Moreover, brown meat is more attractive than gray meat, which is what you’ll get if you don’t sear your meat. Brown all sides of the cubes over high heat in a bit of oil. Don’t worry about overcooking it. Braised meat is by definition well-done, and your stew will keep it from being too tough

2 Including Thickeners

There’s a misconception that stew ought to be “thick.” True, stew is heartier than soup, but this is mostly due to the fact that the pieces of meat, potato, and carrots are bigger than they might be in ordinary soup. That, and there is also a higher solids-to-liquid ratio. But the liquid itself should not be thick in the same way that gravy is thick. 

3 Overcooking the Veggies

Speaking of simmering, it might take an hour or more for the beef to break all the way down, but that doesn’t mean you should simmer your carrots and potatoes for that long. Your onions will be fine, but mushy potatoes and carrots are a no-no. Instead, add them about 20 minutes before the end of cooking. When they’re tender, the stew is done. If you’re adding frozen peas? They only take a minute to heat through, so wait to the last minute before adding them.

4 Serving It Right Away

This is not so much a mistake as a reminder that beef stew is one of those dishes that gets better when you heat it up the next day.
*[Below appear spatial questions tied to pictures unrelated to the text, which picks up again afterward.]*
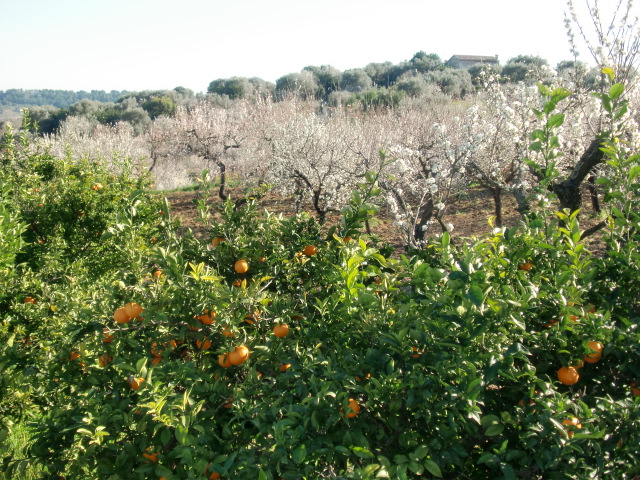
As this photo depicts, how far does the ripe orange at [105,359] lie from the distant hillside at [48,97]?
76203 millimetres

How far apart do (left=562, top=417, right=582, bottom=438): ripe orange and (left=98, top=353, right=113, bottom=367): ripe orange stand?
147 cm

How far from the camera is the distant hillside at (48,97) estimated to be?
2827 inches

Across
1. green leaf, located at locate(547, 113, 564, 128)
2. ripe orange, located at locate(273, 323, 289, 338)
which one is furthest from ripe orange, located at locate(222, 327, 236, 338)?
green leaf, located at locate(547, 113, 564, 128)

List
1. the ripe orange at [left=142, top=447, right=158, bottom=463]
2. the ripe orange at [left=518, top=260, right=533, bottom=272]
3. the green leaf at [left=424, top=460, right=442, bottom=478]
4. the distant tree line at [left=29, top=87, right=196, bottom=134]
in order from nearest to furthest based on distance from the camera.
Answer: the green leaf at [left=424, top=460, right=442, bottom=478] < the ripe orange at [left=142, top=447, right=158, bottom=463] < the ripe orange at [left=518, top=260, right=533, bottom=272] < the distant tree line at [left=29, top=87, right=196, bottom=134]

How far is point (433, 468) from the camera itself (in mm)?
1146

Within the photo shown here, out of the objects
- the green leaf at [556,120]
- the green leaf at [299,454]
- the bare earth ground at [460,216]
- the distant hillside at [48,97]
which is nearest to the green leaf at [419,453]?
the green leaf at [299,454]

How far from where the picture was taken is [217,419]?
152 cm

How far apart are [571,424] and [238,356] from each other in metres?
0.97

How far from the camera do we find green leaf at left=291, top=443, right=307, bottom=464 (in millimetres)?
1163

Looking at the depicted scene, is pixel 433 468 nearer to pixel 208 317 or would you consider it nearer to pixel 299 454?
pixel 299 454

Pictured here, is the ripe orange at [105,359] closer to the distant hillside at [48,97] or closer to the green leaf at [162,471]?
the green leaf at [162,471]

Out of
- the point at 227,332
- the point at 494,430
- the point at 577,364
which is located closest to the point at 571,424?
the point at 494,430

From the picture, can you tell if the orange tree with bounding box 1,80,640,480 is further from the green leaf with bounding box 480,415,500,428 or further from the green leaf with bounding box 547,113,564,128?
the green leaf with bounding box 547,113,564,128

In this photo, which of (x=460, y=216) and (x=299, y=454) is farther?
(x=460, y=216)
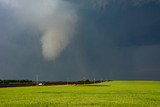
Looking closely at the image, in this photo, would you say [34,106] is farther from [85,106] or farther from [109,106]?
[109,106]

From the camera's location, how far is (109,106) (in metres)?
29.5

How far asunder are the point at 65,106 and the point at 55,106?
853 mm

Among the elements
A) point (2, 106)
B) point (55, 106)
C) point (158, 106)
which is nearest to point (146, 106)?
point (158, 106)

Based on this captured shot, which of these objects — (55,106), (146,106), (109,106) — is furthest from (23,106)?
(146,106)

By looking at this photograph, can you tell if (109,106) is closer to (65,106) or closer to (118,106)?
(118,106)

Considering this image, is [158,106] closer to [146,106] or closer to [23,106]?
[146,106]

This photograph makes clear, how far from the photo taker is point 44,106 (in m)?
29.2

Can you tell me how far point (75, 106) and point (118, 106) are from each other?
3743 millimetres

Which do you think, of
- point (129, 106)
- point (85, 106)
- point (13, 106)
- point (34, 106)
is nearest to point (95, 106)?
point (85, 106)

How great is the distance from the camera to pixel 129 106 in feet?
97.7

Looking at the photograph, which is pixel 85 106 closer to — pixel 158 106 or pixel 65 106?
pixel 65 106

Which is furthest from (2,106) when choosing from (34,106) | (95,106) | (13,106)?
(95,106)

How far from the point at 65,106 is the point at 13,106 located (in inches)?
179

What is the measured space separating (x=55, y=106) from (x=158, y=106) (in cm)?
887
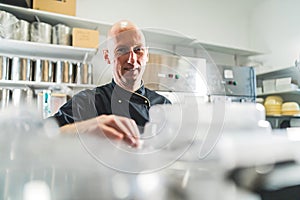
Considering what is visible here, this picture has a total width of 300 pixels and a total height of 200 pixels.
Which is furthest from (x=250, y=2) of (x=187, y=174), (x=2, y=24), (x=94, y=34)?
(x=187, y=174)

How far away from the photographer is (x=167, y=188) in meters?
0.27

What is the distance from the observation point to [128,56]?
45 cm

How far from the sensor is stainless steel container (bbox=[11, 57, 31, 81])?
1.42 m

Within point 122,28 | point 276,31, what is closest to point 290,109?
point 276,31

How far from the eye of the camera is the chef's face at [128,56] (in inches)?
17.6

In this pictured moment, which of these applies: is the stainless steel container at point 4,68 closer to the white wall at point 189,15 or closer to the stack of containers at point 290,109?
the white wall at point 189,15

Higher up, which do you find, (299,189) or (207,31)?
(207,31)

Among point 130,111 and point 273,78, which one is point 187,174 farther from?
point 273,78

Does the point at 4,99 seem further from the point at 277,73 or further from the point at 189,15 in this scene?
the point at 277,73

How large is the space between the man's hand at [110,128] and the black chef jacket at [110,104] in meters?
0.03

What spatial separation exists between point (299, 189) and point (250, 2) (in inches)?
98.4

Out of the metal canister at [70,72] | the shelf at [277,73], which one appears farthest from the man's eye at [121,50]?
the shelf at [277,73]

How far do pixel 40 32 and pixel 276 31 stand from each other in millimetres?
2004

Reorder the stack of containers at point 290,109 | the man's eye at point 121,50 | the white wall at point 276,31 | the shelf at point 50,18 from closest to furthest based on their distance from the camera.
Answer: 1. the man's eye at point 121,50
2. the stack of containers at point 290,109
3. the shelf at point 50,18
4. the white wall at point 276,31
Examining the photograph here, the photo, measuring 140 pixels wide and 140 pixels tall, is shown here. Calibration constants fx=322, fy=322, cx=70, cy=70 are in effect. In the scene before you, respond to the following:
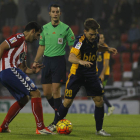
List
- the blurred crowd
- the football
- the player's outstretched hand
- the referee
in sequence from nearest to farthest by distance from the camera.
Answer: the football, the player's outstretched hand, the referee, the blurred crowd

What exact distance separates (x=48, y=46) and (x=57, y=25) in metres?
0.46

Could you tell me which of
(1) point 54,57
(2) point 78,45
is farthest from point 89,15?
(2) point 78,45

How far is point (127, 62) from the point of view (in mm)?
14727

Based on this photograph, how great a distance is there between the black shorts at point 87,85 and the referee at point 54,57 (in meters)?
1.02

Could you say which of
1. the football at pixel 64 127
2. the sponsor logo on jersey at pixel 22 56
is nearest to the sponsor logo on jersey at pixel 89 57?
the sponsor logo on jersey at pixel 22 56

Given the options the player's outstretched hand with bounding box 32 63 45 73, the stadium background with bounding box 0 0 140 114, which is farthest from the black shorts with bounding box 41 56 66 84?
the stadium background with bounding box 0 0 140 114

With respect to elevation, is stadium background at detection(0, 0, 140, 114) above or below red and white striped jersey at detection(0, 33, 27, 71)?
above

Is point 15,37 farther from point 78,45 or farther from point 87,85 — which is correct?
point 87,85

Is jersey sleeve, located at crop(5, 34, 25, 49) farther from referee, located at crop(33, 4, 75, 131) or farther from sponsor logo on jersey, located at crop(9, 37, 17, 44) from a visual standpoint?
referee, located at crop(33, 4, 75, 131)

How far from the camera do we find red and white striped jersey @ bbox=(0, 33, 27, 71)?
188 inches

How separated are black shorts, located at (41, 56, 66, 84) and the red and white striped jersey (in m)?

The flavors continue to intermingle overnight, especially if you got a good sear on the meat to begin with, so that leftover beef stew can often surpass the original stew in terms of flavor complexity and harmony

5 Throw away all ingredients at the same time

Personally, we like a little bite on our veggies, so we add them with about 45 minutes in cooking time left. This way, they won’t fall apart and get mushy. But they should be fairly soft—otherwise, the stew will be a little more on the soupy side. Also, don’t think you’re restricted to just beef, carrots, and potatoes. Go crazy with hearty herbs like rosemary and thyme, and experiment with veggies like fennel and squash. And don’t be afraid to use spices to give everything a little

6 You want your stew to be rich, but not so decadent that it’s a gut bomb. Skim the top of your stew and remove as much of the fat as you can before serving.